## EXERCISE SET:
1 – In the article below on the digital revolution, what did export earnings finance?
2 – List every party that the article below on the digital revolution says should undertake concerted efforts to transfer digital skills and technologies to low-income nations.

Computers, laptops and cell phones have become, in this age of the pandemic, indispensable tools of management and entrepreneurs, as without these modern devices, they would not be able to cope with their workload or transact business.
The Digital Revolution, including the rapid deployment of Artificial Intelligence, is disrupting economic life and has fundamentally altered the development of developing countries. From the 1960s onward, Southeast Asian countries, including China and South Korea, began to industrialize rapidly via labor-intensive export sectors such as apparel and electronics assembly operations. This has resulted in workers gaining skills and incomes. Export earnings also financed the importation of physical capital, including infrastructure and machinery.
As skills and infrastructure improved, manufacturing shifted from labor-intensive to skill-intensive sectors, and overall employment also shifted increasingly from manufacturing to services. The long-term shift from agriculture to industry to services resulted in the shift of population from rural areas to urban cities.
The digital revolution required a new development thrust in technologies that are not dependent on the exports of labor-intensive manufacturers. The basic economics of automation involves technologically advanced machines replacing workers in the production process. Thus, the demand for labor is lessened and while productivity increases, the workers’ income is reduced. A possible solution is for the workers to acquire new skills to obtain new higher-paying jobs.
Now what are the overall effects of “digital technologies”? These are as follows: In agriculture, a rapid increase in mechanization results in a rise in output and causing a decline in demand for low-skilled agriculture labor. This principle also applies to the mining, manufacturing, business services, trade, healthcare, education, finance, tourism, transportation, and governance sectors. In other words, digital technologies will result in a massive increase in productivity for a wide range of goods and services.
Another major effect will be the rapid shift of employment from provincial to the urban areas. While automation could lead to increasing poverty in underdeveloped countries, the risks of technology can in the long-term be beneficial to the poor sector of society provided that institutions such as the IMF, the development banks, the UN development agencies, and key private sector leaders undertake concerted efforts to transfer digital skills and technologies to the low income nations to enable them to build the digital-based industries, skills and jobs of the future.
The author is a risk management consultant and Editor of Insurance Philippines magazine.

## SUPPLIED ENTRIES:
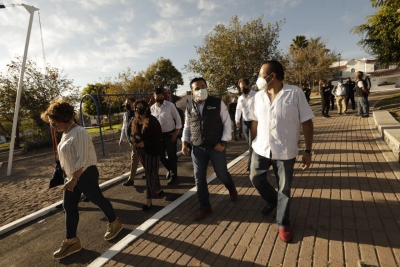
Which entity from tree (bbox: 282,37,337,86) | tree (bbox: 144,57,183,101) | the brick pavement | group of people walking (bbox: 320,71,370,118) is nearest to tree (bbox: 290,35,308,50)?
tree (bbox: 282,37,337,86)

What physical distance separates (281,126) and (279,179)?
0.62 meters

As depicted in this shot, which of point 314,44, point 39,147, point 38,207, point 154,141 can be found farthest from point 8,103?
point 314,44

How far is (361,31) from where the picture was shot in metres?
15.6

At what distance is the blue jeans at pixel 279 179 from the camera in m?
2.33

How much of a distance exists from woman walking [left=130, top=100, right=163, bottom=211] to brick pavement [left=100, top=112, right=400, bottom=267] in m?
0.53

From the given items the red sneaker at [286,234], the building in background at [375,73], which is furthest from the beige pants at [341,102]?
the building in background at [375,73]

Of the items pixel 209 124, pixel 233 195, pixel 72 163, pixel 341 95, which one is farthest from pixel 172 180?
pixel 341 95

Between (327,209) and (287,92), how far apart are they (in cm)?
186

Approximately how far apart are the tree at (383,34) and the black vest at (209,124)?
15.1 meters

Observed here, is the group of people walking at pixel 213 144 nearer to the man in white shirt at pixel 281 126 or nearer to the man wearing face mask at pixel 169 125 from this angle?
the man in white shirt at pixel 281 126

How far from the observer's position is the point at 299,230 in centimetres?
259

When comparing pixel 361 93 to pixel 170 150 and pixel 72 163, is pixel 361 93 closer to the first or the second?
pixel 170 150

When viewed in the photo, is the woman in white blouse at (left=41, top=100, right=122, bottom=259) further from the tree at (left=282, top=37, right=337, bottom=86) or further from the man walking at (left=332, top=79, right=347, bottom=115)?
the tree at (left=282, top=37, right=337, bottom=86)

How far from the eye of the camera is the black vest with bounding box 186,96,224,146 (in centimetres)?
293
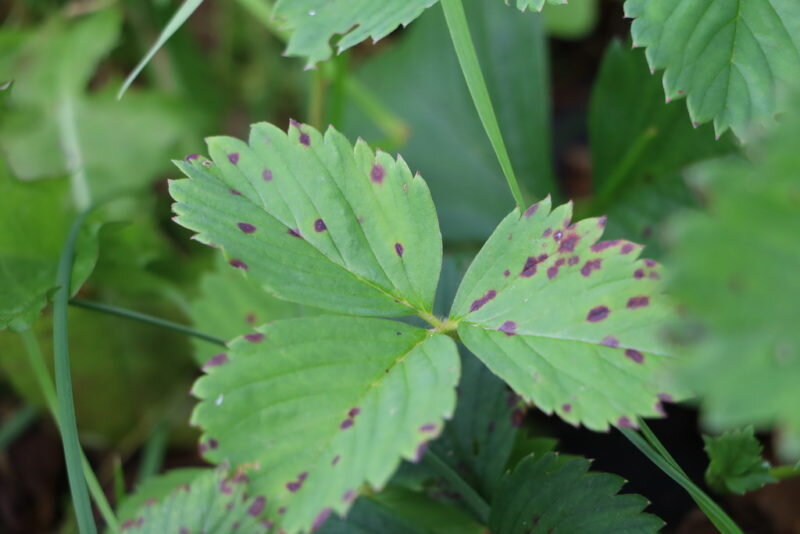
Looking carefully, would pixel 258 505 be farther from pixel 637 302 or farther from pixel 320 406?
pixel 637 302

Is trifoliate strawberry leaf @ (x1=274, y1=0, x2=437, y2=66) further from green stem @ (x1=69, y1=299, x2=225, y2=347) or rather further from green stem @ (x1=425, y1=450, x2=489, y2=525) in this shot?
green stem @ (x1=425, y1=450, x2=489, y2=525)

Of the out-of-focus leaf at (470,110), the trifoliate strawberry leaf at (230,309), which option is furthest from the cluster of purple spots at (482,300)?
the out-of-focus leaf at (470,110)

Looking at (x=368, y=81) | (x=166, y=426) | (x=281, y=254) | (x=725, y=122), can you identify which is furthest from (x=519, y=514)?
(x=368, y=81)

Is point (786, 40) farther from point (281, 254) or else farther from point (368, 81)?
point (368, 81)

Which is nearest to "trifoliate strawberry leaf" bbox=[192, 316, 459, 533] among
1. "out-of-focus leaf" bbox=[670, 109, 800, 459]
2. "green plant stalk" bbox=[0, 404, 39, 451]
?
"out-of-focus leaf" bbox=[670, 109, 800, 459]

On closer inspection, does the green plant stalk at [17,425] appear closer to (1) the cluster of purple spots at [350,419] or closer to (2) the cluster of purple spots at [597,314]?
(1) the cluster of purple spots at [350,419]

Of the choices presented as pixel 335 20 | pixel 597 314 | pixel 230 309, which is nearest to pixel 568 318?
pixel 597 314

## EXERCISE RESPONSES:
1 – Export earnings financed the importation of physical capital, including infrastructure and machinery.

2 –
- The IMF
- The development banks
- The UN development agencies
- Key private sector leaders